We moved on back towards home, and one night something stampeded our horses, all getting away except one little Spanish pony. We hunted for them two days and located them where somebody had penned them, and we had to give a horse for trouble and damages claimed.
Lew Allen persuaded me to bring an Indian boy back with me. He was about fifteen years old, and lived with Allen in Lavaca county until grown. This Indian killed a man there and in trying to escape was killed himself.
I stopped at Wichita, Kansas, and hired to Read & O'Connor as boss, and took charge of their cattle until the following November. When the cattle were disposed of I came back through Indian Territory and reached home all right. For nine months I had not slept in a house.

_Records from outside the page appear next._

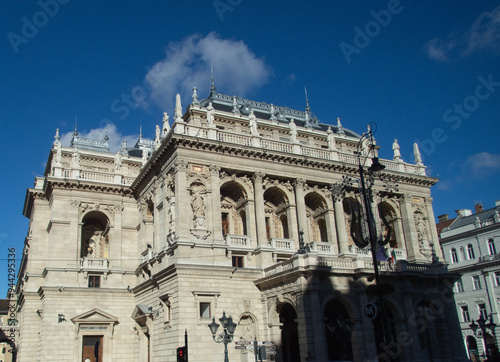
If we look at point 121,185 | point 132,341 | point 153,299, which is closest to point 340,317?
point 153,299

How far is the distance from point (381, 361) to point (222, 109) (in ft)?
84.5

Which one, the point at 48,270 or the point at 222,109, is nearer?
the point at 48,270

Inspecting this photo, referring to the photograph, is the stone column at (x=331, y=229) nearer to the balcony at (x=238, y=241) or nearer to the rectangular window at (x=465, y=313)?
the balcony at (x=238, y=241)

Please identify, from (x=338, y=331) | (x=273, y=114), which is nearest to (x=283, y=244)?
(x=338, y=331)

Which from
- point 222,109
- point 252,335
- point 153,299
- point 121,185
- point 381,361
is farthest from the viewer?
point 222,109

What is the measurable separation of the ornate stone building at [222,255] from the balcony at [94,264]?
0.08m

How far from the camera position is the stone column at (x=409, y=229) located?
1619 inches

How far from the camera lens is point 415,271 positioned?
33.8m

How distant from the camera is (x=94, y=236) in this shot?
43.5 m

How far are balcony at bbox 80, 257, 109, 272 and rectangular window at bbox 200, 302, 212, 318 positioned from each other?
38.6 ft

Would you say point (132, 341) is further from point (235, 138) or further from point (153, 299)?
point (235, 138)

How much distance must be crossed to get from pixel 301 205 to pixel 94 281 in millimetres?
17653

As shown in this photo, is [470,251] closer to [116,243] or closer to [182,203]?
[182,203]

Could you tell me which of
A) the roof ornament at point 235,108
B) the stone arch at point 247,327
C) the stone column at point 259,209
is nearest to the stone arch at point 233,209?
the stone column at point 259,209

On my fourth trip up the trail I took 1,000 beeves for Read & O'Connor, and was paid $100 per month and all expenses. This was in March, 1872. We left Goliad and went up the same route as before. We held these cattle at Wichita, Kansas, out of the settlements, and herded them on one bed ground for five and a half months. As I was boss I didn't have to herd. I looked after three herds until December when they were fat and we put them on the market. I didn't sleep in a house for nine months and kept well all the time. After the cattle were sold I took a bunch of ten men and the chuck wagon and struck out over the back trail for home, and got back in time to be married to Miss Fannie M. Crossley, on Christmas Day, 1872.